The Muslim Brothers do not define democracy the same way than Westerns do. The organization “only accepts to participate in such a system because more benefit will be achieved if they do…Ikhwan (the Muslim Brothers) accept personal freedom within the limits of Islam.”
The electoral process is only a small part of the edge that the organisation have in its political activism. By the mid 1990s, the Muslim Brothers were in control of sixteen of Egypt’s eighteen main professional associations including those for lawyers, teachers, engineers, and reporters. By this way, they were able to put pressure on the government, and get things done, such as benefits for their members. Credibility and sympathy is also given to the organisation every time the government is trying to crack the organization. Finally, the control of powerful student associations insures them with a strong political voice, keen to demonstrate and put pressure on the government. The Muslim Brothers have the power to inflame the streets and blockade the country, appealing to those organizations and the mosque.
The growing influence of the Muslim Brothers in the military and security services is also a major challenge for the regime that relies on the military for its survival. The Muslim Brothers is building a strong “fifth column.”
April 16, 2007
The state of ignorance (the lack of moral integrity), “jahiliya”, was denounced by the predicator, even if numerous members of the government were practising Muslims and received the approval of numerous Muslim organisations.
At its birth, the Muslim Brothers called for a sharia based society. This total change of society indicates that there is no separation between the state and religion. Brothers rejected the Western domination, Western society, and Western culture. Nevertheless, in 1939 the program was not clearly defined.

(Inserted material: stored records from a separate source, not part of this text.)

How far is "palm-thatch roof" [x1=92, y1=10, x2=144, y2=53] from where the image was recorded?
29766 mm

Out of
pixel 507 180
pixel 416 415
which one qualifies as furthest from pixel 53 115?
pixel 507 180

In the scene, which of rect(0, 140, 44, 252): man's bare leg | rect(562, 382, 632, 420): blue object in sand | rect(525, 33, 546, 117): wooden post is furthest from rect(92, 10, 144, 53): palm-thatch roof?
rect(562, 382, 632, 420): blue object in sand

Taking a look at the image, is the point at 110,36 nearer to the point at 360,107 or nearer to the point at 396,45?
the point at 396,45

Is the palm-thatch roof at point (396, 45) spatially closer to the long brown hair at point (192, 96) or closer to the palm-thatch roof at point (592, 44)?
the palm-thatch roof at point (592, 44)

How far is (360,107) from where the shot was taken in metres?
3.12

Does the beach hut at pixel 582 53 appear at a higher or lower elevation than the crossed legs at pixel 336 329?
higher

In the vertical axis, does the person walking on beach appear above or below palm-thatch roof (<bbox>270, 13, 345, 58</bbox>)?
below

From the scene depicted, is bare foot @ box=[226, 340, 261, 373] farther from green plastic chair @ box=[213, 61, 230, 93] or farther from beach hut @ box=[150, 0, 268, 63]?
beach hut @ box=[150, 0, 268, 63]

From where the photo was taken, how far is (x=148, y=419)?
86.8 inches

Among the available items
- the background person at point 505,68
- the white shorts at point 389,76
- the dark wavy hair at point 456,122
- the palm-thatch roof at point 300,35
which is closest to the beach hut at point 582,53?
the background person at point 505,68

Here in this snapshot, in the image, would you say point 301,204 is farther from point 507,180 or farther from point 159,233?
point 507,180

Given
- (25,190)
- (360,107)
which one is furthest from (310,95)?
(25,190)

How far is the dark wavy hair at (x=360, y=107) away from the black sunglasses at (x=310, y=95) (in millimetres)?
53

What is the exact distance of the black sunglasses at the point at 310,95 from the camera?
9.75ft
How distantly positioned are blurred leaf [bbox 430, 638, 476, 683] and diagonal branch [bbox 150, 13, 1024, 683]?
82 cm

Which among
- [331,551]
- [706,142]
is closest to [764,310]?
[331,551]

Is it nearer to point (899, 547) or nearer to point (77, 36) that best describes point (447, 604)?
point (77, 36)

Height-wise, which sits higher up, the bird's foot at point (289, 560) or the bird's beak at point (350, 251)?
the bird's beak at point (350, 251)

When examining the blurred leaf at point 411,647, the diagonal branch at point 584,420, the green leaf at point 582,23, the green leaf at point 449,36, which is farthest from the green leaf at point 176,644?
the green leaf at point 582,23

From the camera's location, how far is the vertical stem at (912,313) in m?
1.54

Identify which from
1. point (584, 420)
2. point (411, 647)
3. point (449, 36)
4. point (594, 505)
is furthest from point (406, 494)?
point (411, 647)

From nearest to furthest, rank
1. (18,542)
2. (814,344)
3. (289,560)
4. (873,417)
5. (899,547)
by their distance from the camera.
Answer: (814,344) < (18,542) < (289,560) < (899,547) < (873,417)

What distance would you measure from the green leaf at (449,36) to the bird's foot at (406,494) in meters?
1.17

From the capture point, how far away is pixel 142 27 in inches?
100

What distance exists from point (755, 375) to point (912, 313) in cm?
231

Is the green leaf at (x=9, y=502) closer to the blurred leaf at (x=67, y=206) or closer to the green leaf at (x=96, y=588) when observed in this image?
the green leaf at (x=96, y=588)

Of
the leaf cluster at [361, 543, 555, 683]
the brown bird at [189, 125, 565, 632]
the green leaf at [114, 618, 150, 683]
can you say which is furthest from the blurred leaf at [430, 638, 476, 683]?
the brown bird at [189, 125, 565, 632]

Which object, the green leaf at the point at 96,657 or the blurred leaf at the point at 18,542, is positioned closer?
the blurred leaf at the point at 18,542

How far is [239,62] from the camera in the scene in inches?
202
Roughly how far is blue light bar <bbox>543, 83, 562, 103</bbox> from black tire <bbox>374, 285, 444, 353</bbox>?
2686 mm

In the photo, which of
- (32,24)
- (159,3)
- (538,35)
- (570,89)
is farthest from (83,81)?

Al-Banna suggested that if one desired he might: describe the Muslim Brothers as (1) a Salafite call, (2) a way based on the prophetic model behaviour, (3) a sufi reality…; (4) a political association…; (5) an education society…; (6) an economic company…; (7) and a collective thought.” He should have added the determination to end foreign domination.
In the second half of the 1930s, the Muslim Brothers were strongly engaged to help the Palestinians. They raised and channelled funds to fight the Jews, and intensified contacts with religious leaders in Palestine. Banna was interned from 1941 to February 1942 due to his critic of the British presence. The secret apparatus of the Muslim Brothers bombed British clubs during the Second World War, and assassinated Egyptian officials. In 1945, the Palestinian question became even more explosive, and the Muslim Brothers were organizing violent demonstrations against the Jews. Military training centers were set up to send volunteers in Palestine to fight “Zionism.”
But the shift is tactical, not strategic. The movement can resume violence if needs be, or follow the "peaceful" opposition to the regime if it considers this tactic more appropriate.